It has all been about the football. And now it’s all about the money. This is the point our correspondent Tom Carrick will argue throughout most of his coverage on the English Premier League. You may say that Mr. Carrick is wantonly putting down great teams and that’s not likely to win him any admirers, but it’s not about admiration and adulation. It’s about the future of football. And TV rights.
Today we look at the growing gap in the sale of TV rights between English Premier League teams and English Football League clubs. The gap has widened nearly $160 million after a record deal was signed back in 2017.
And to make matters more entrenched as it is, all teams are now trying to get two years in a row arranged beforehand so as to avoid breaching spending rules.
The teams that were promoted, actually manged to continue their further participation in the league, including Newcastle, Brighton, and Huddersfield. At the same time, the teams that weren’t had a much worse turn of events, with Middlesbrough and Hull City having a rather rotten time of it and Sunderland downright losing their footing.
A Look at the Numbers
Looking at the available data posted in the BBC, we have been informed that the Premier League managed to sell its domestic television rights for all games in the event for the absolutely staggering $6.3 billion, an amount so boggling that it has been unbelievable. It still is, to be perfectly honest. And as the first results of this deal were expected to come to bear in 2016/2017, the results are now quite evident.
Based on the information provided in the BBC’s sports coverage from TV rights, the numbers have been quite telling:
- EPL’s team have managed to up their median average turnover to $160 million more than those in the simple Championship.
- In 2017 alone, over 50% of all 23 Championship clubs spent their entire revenue on staff upkeep, including new players, coaches, management and so forth.
- Richard Scudamore, EPL’s director, received $3 billion in broadcasting bonuses at the end of 2016
Money is King
So, the idea of amassing funds and then throwing them back at the strongest teams has been quite marked. We have seen a variety of football organizations crumble because they have grown too complacent and fans didn’t feel the need to press the issue.

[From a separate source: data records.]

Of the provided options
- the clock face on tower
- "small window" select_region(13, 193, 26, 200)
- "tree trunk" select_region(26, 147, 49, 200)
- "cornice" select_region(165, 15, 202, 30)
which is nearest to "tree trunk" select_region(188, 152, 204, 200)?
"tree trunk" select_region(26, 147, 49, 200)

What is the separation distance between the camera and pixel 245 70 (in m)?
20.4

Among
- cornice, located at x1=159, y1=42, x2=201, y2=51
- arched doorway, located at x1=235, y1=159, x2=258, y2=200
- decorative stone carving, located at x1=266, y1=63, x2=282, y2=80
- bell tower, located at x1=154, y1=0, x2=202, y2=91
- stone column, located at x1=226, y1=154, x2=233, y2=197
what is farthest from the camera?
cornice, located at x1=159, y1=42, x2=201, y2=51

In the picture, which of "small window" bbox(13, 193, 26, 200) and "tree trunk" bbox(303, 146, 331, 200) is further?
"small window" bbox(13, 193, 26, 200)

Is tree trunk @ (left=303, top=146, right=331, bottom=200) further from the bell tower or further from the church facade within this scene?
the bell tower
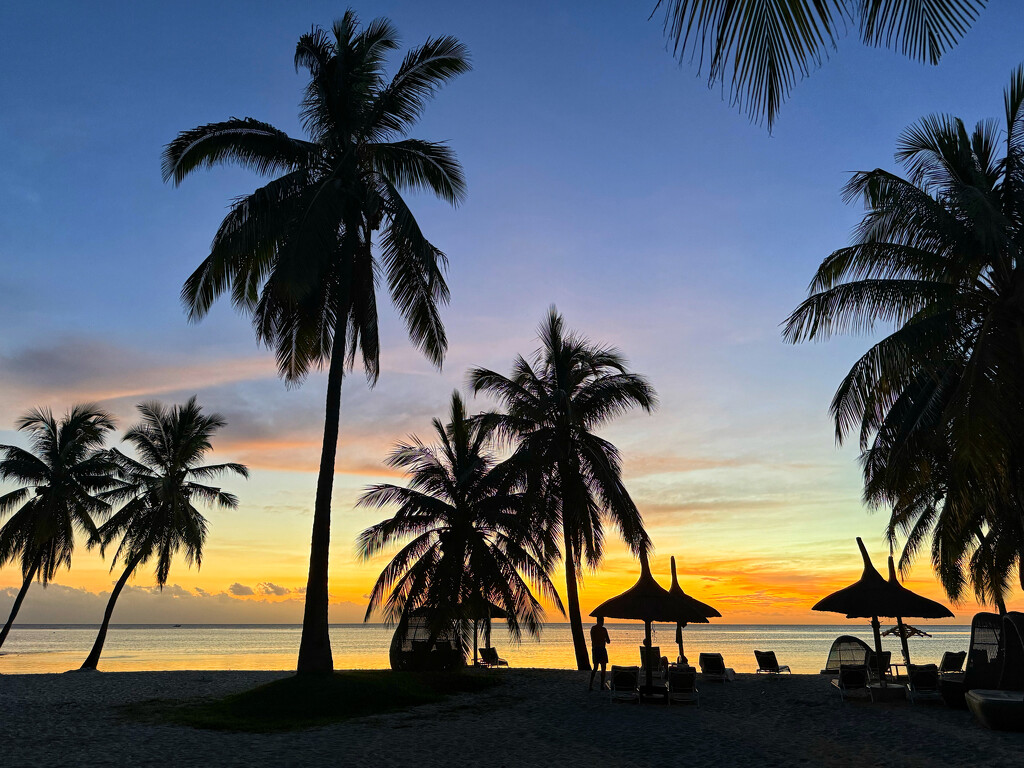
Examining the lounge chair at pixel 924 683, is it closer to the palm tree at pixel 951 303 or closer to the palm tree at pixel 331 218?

Whilst everything is legal, the riches amassed by the top brass are easily simply disturbing. The total value of the TV rights for 2019-2022 is estimated at $6 billion and thereabouts. And this even doesn’t feature what Amazon paid for the right to show 20 matches.

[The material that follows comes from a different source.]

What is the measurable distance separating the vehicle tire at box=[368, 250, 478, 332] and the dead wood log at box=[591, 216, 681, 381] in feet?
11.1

As a result, Championship broadcast rights have been on he ropes. Nobody seems to be interested in the good old-fashioned football as such. It’s become the thing of the local cities and far-fetched places. And it shouldn’t.

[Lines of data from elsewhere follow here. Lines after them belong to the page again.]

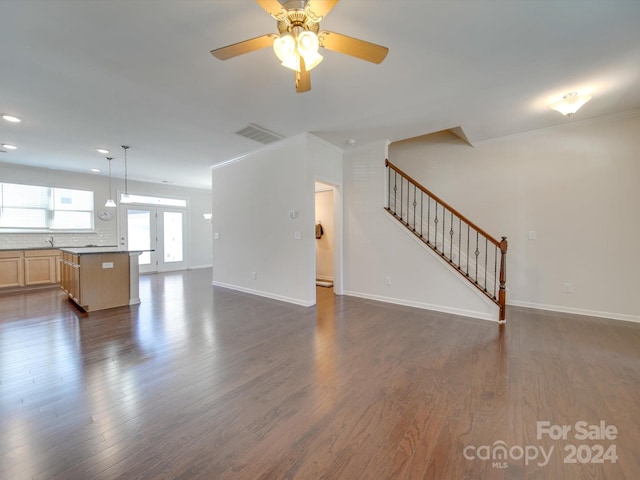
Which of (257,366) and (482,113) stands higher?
(482,113)

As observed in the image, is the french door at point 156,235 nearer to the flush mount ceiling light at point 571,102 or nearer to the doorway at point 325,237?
the doorway at point 325,237

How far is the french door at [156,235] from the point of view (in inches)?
297

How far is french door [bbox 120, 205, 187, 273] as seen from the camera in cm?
754

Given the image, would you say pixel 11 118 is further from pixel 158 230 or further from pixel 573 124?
pixel 573 124

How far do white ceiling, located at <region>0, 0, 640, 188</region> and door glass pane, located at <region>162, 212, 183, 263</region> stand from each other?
4.08 metres

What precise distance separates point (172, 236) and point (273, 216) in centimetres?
534

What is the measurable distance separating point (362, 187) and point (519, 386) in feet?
11.9

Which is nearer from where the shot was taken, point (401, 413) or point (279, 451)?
point (279, 451)

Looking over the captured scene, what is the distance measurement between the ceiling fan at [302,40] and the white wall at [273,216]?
2435mm

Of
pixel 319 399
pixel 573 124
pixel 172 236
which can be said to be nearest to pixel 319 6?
pixel 319 399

The domination of the Holy Buck in the ranks of the English Premier League has been absolutely unacceptable for many an idealistic fan. The concentration of money into certain teams also allows them to snap up the best available footballers and put those into good use against struggling teams.
And struggling is not good for morale. It’s one thing to have to pit two teams against one another and see which wins. It’s completely another thing to see the teams just giving up on any competition, because they simply cannot afford to be in a competition.
Is not in sight. What has to change in the EPL is not to anyone’s taste. The simple fact of the matter is that all the top brass will have to step up and prepare to do what it takes – and this means distributing money equally, which in turns means that there will be less cushy bonuses to bag.
And with that in mind, we need to remember what happened to FIFA. Even if the organization claims that corruption has been eradicated, I have worked as a due diligence analyst for a fair while in the past. And investigating FIFA’s top brass has been on my daily reports.
For better or for worse, power corrupts. And too much of it goes to people’s head. Hopefully the EPL will reach a place where the league will not be dominated by the topmost teams.